What is this article about?

The article examines the case for a digital currency, analysing the Bank of England’s consultation and discusses the introduction of a digital pound could be an opportunity to reform the financial system.

Why is this important?

The way in which a digital pound is implemented will determine how accessible it is, particularly the elderly or those on low-incomes, and whether or not it reduces the fragility of our financial system.

What’s next?

The Bank of England and the Treasury intend to continue to design and develop the digital pound model with a view to its likely introduction.

As less and less people rely on and use cash, policymakers are increasingly exploring the potential for central bank digital currencies (CBDC).

The Bank of England (BoE) issued a consultation paper setting out the case for a ‘digital pound’ earlier this year. It stated: “The decline of cash and reliance on private digital forms of money risks vital payments systems becoming increasingly inaccessible, especially to those without bank accounts or who struggle with digital payments, and risks making the money and banking system increasingly fragile.

“Without cash, the public would only be able to make payments through the private banking system, whether directly or indirectly,” the BoE highlighted, adding that relying on private banks could ultimately result in a large number of people who are “financially excluded or exploited”.

According to the BoE consultation document, 1.2 million adults (2.3%) in the UK did not have a bank account in February 202, with 5.4 million (10%) still using cash on a daily basis.

Thus, a digital pound would be risk-free, publicly issued money made available to households and businesses, alongside physical cash.

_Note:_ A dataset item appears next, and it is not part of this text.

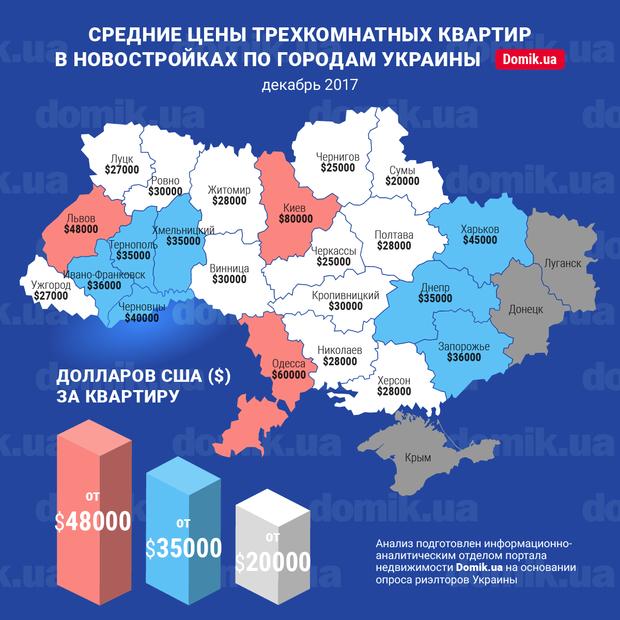 Де в Україні найдешевше житло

In its response to the consultation The Payments Association stated: “Financial inclusion must take into account digital inclusion, and the focus should be on all categories of people, from the elderly (many of whom struggle with advanced technology), vulnerable people, people with disabilities, and of course those who live in remote areas with poor technological infrastructure.” Hence, the trade body would like to see solutions that have been used in Africa, India and China reviewed.

In addition, the association said: “[…] Our members believe it is key that the Bank [of England] works with international standards setting bodies to deliver a solution that is harmonised, so far as is reasonable and practicable, on a global basis to enable the best cross-border solutions alongside national ones.”

Reform proposed

Positive Money, a not-for-profit, advocacy group promoting reform of the money and financial system, recommends the BoE create and hold a digital currency.

Payment and customer services could be operated through Digital Cash Accounts (DCAs) provided by private sector firms as well as trusted public sector institutions such as the Post Office.

This would alleviate concerns around accessibility and inclusion, while also enabling a basic digital pound option that is free and does not exploit user data.

Simon Youel, head of policy and advocacy at Positive Money, explains: “Our fear is that relying on the private sector could reinforce existing barriers to inclusion, as profit-maximising firms will have little incentive to make their services inclusive to low-income customers, and users may be forced to hand over fees or personal data to access the digital pound.

“Banks are generally against the digital pound, as it would disrupt their oligopoly over the electronics payments system that gives them a deep supply of cheap funding via deposits, which is the source of their huge profits,” he adds. “A digital pound could have profound consequences for banks’ business models, ranging from injecting more competition to making banks redundant for payments.”

Adnan Chowdhury, UK and MEA policy lead at Wise, a fintech specialising in international payments for people and businesses, warns that if the digital pound is not accessible to everyone

then it will not be the “cutting edge financial innovation that it has been promised to be”.

“For us, we would need to see government making it a priority to focus resources on international payments, and to work on connecting the individual CBDC payment systems,” he adds. “Otherwise, they run the risk of reverting to a financial system characterised by domestic isolation.”

This sentiment is echoed by the Payments Systems Regulator (PSR). A spokesperson from the watchdog, told Payments Intelligence: “We know that some people in the UK don’t have access to digital and financial infrastructure, such as adequate broadband or a bank account, and we want to make sure this digital divide doesn’t deepen as payments evolve.”

This is why the PSR wants an offline digital pound to be considered, as it would “deliver beneficial resilience effects for the payments ecosystem as a whole, providing a contingency for payments to still take place in the event of no data connection,” they add.

Control of money

Saule Omarova, a Beth and Marc Goldberg Professor of Law at Cornell University, argues that what is at stake in the debate about a digital pound is not simply the speed or form of the payments system, but control of the creation and allocation of digitised, tokenised sovereign money.

It’s really about “who gets control of this digitised new form of money”, she says.

Omarova, who was President Biden’s nominee for US Comptroller of the Currency in 2021, believes the introduction of a digital pound offers a chance to correct the inherent instability of a modern banking system where two critical functions; money creation and credit allocation, are publicly subsidised, yet provided by private institutions for private profit.

“So, despite the increasingly complex technical regulation, it does lead to recurring crises and results in this persistent pattern of socialising losses and privatising gains,” she explains.

Omarova, therefore favours direct CBDC. She says: “[It] is the more effective tool in preventing the loss of the public’s ability to control money and finance. It can truly be a sovereign digital money, not simply a government-run payments channel on the backend of private credit money creation and allocation.”

As the BoE and Treasury decide when and how to implement any digital pound project, regulators continue to engage with them.